-- Source text --
────────────────

IV. Application and Submission Information Back to Top

1. Address to Request Application Package: You can obtain an application package via the Internet, from the Education Publications Center (ED Pubs), or from the program office.

To obtain a copy via the Internet, use the following address: http://www.ed.gov/fund/grant/apply/grantapps/index.html.

To obtain a copy from ED Pubs, write, fax, or call the following: ED Pubs, U.S. Department of Education, P.O. Box 22207, Alexandria, VA 22304. Telephone, toll free: 1-877-433-7827. FAX: (703) 605-6794. If you use a telecommunications device for the deaf (TDD), call, toll free: 1-877-576-7734.

You can contact ED Pubs at its Web site, also: http://www.EDPubs.gov or at its e-mail address: edpubs@inet.ed.gov.

If you request an application from ED Pubs, be sure to identify this program as follows: CFDA number 84.184Y.

To obtain a copy from the program office, contact: Bryan Williams, U.S. Department of Education, 400 Maryland Avenue, SW., Potomac Center Plaza, Room 10120, Washington, DC 20202-6450. Telephone: (202) 245-7883 or by e-mail: bryan.williams@ed.gov. If you use a TDD, call the Federal Relay Service (FRS), toll free, at 1-800-877-8339.

Individuals with disabilities can obtain a copy of the application package in an accessible format (e.g., braille, large print, audiotape, or computer diskette) by contacting the program contact person listed in section VII of this notice.

────────────────

-- Supplied records --
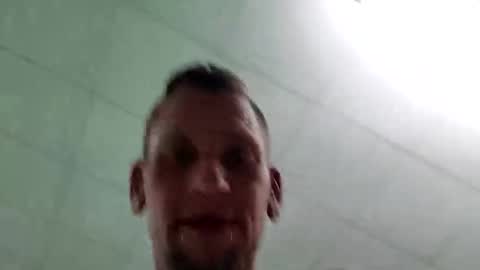 Snapshot of poppabee chatting on 02-05-25, 06:56 poppabee online show from 02-05-25, 06:56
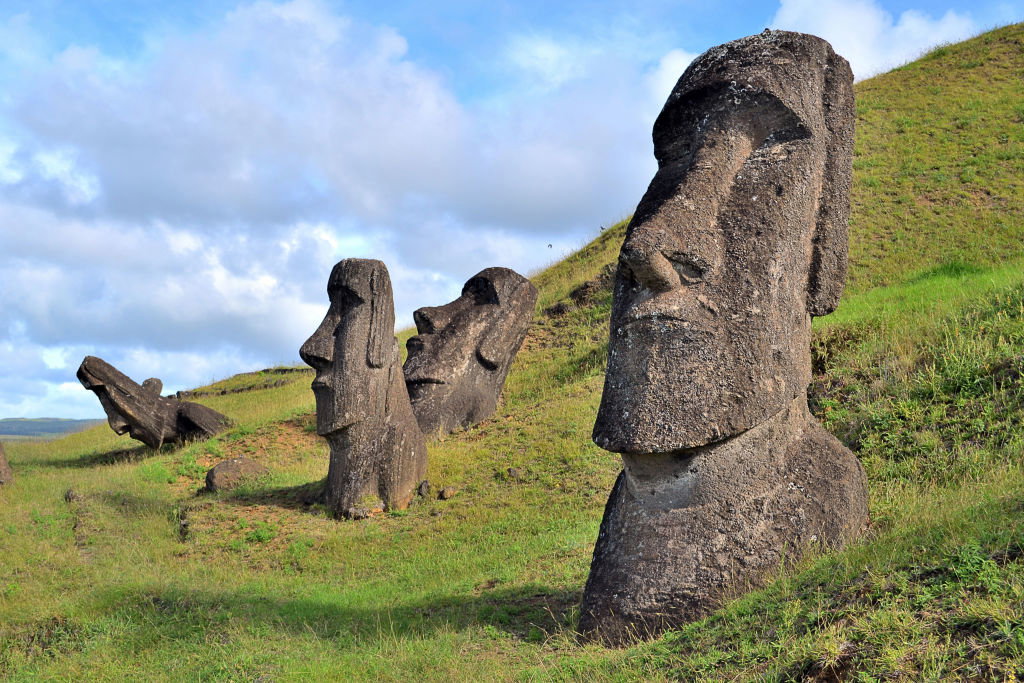 Na Wyspie Wielkanocnej odnaleziono nowy posąg moai. Spędził pod wodą ponad 200 lat (fot. Andia/ Universal Images Group via Getty Images)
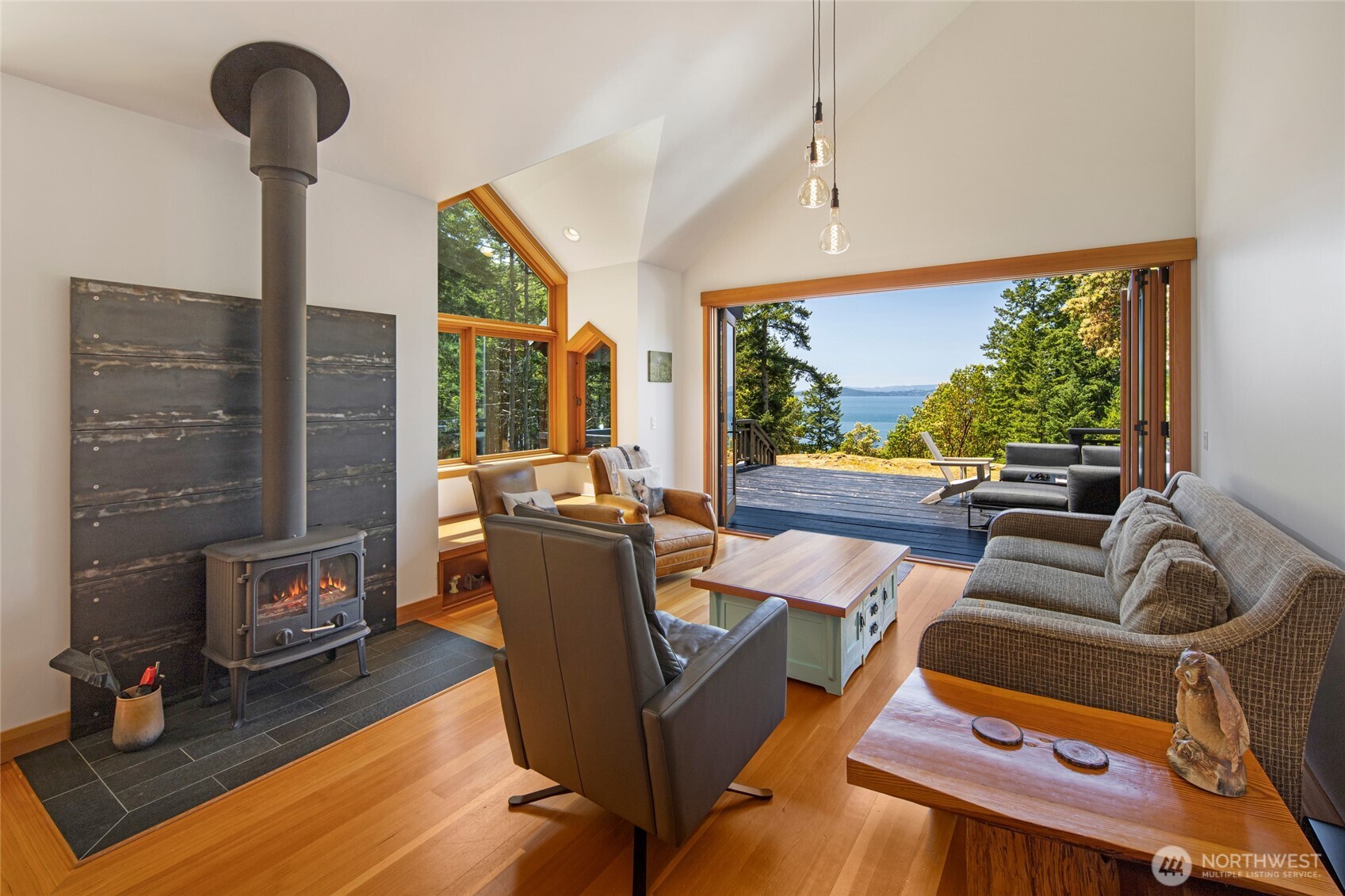 Friday Harbor, Washington, 98250, United States, 2 Bedrooms Bedrooms, ,2 BathroomsBathrooms,Residential,For Sale,1850093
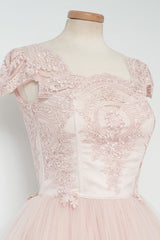 Vintage Knee Length A Line Pearl Pink Lace Homecoming Dresses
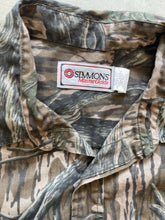 Load image into Gallery viewer, Vintage Mossy Oak Treestand Camo Button-Up Shirt (L)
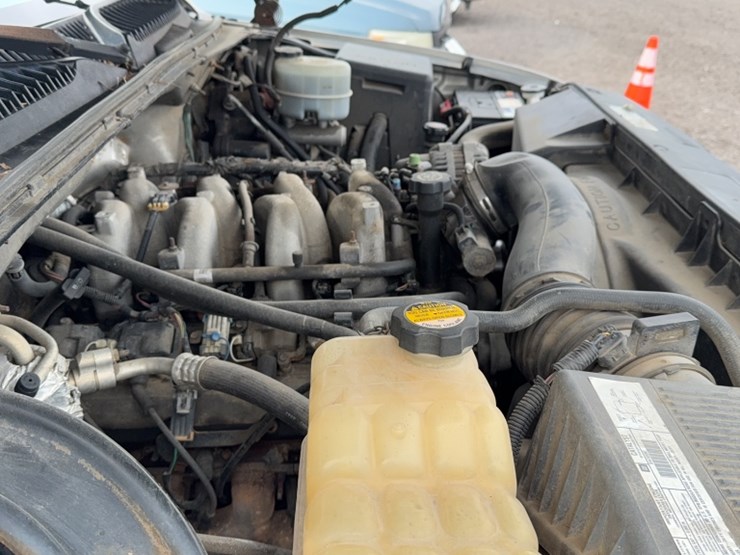 2002-chevrolet-2500-image-22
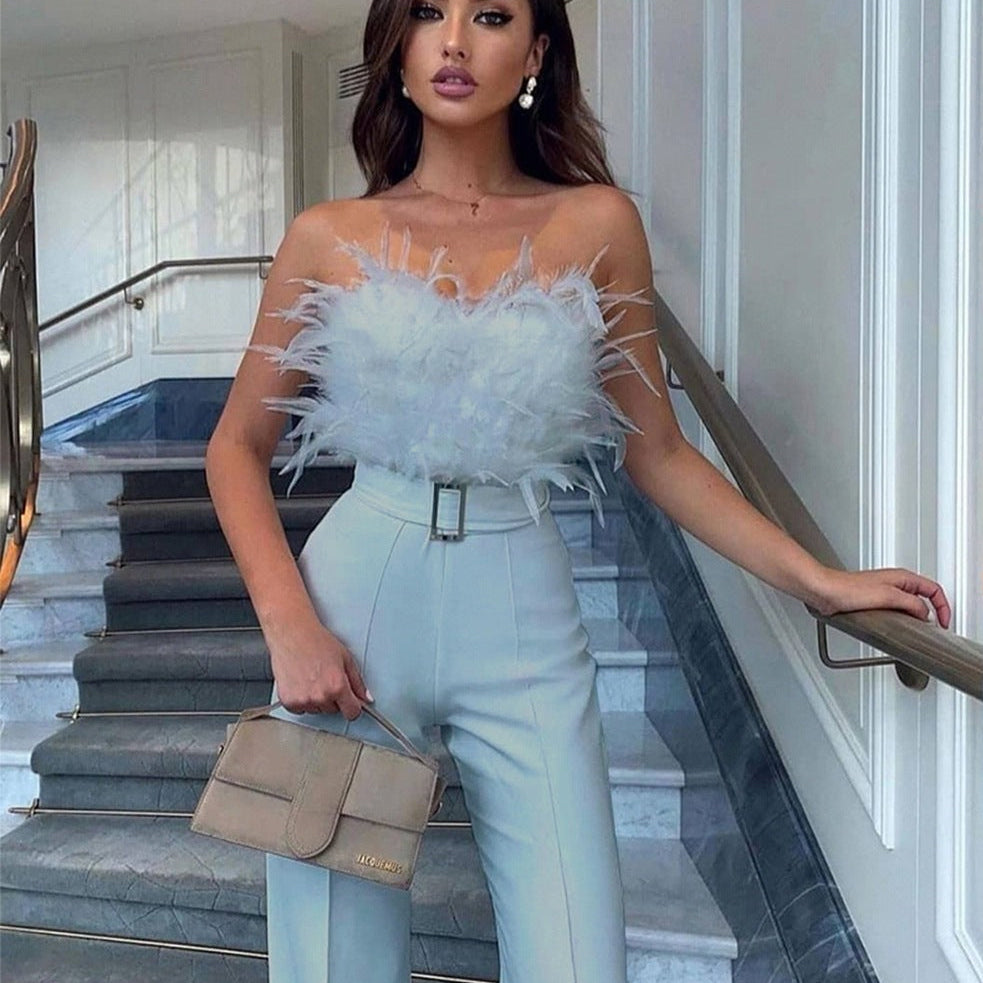 Gabrielle – Jumpsuit med fjädrar för festkvällar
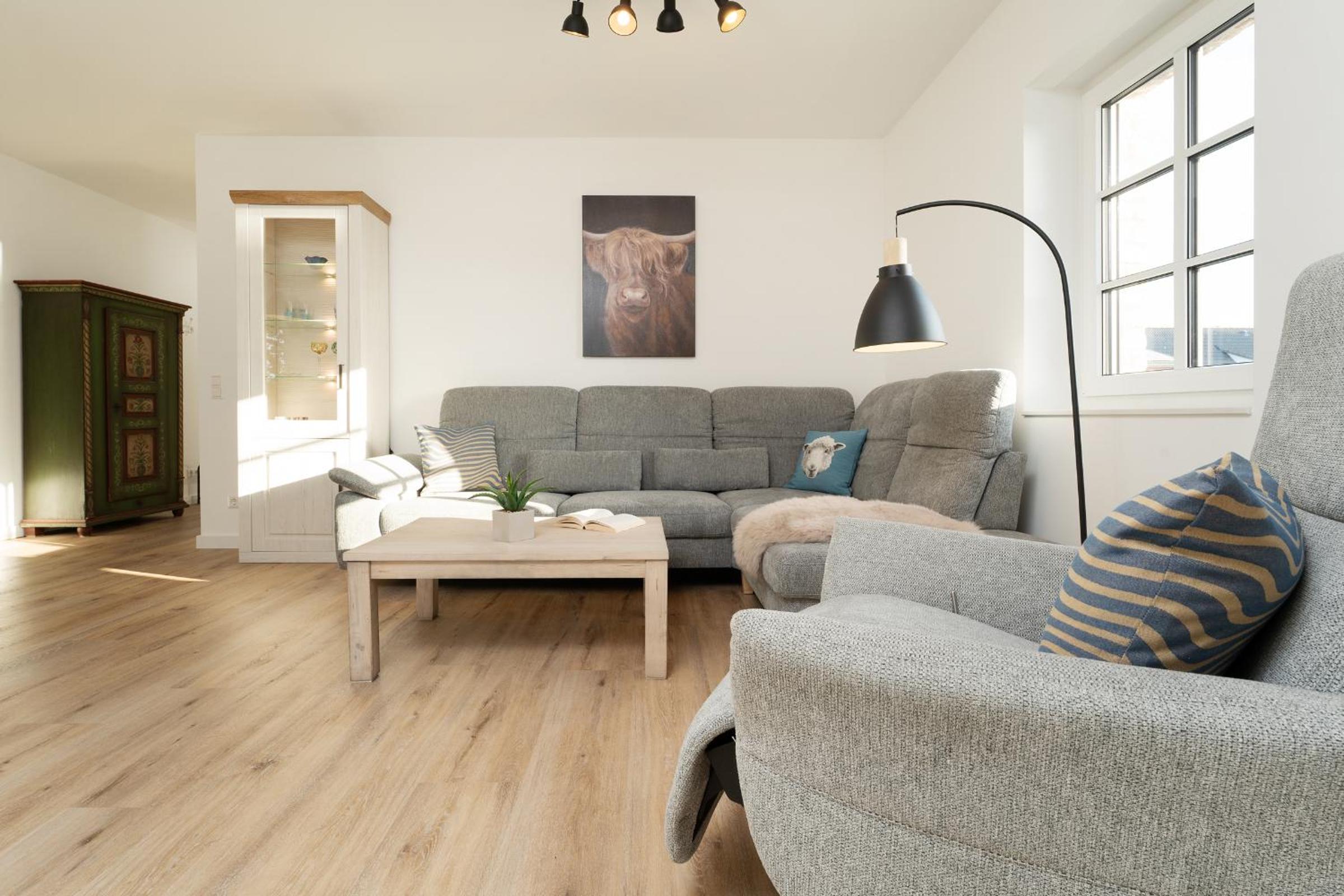 Apartment photo 2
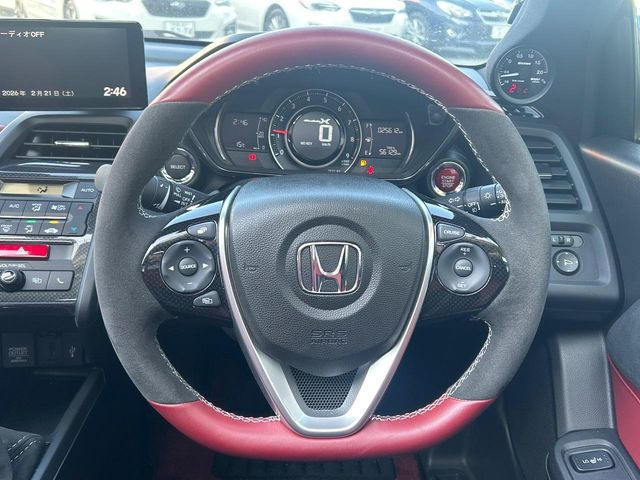 �y�����v�����X�e�A�����O�z�㎿�Ȋv���g�p���邱�ƂŁA��ɂ����������݂ƂĂ��^�]���₷���n���h���ł���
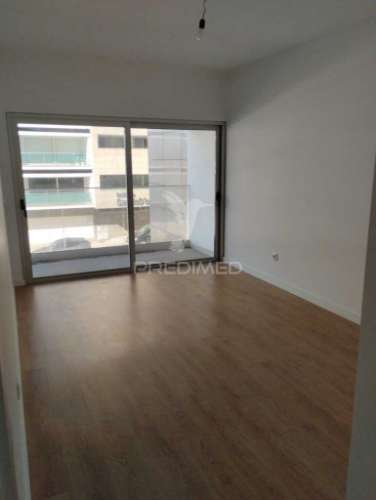 Apartamento t3 semi-novo ( nunca foi habitado ) com vistas sobre a cidade e o rio douro, no peso da régua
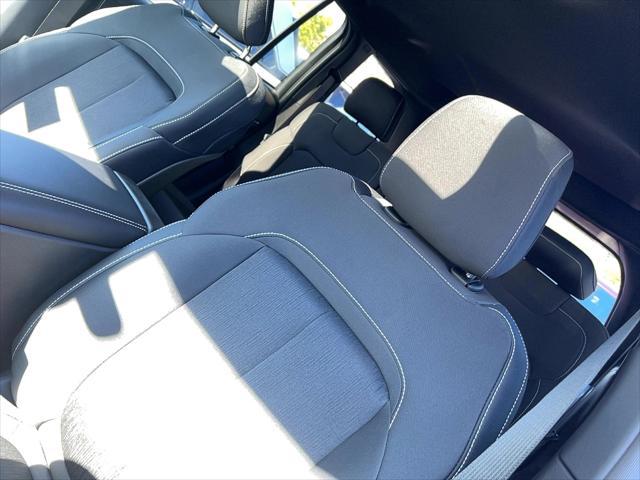 new 2025 Jeep Grand Cherokee car, priced at $44,395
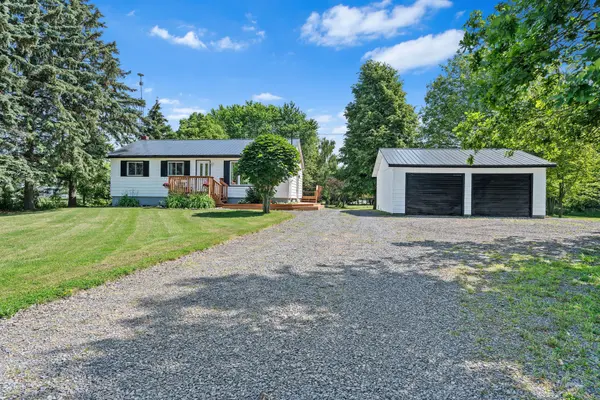 912 8TH LINE RD, Frontenac Islands, ON K0H 2Y0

────────────────

-- Required action --
Please give the CFDA number that the application instructions say to use when requesting an application from ED Pubs.

-- Task result --
84.184Y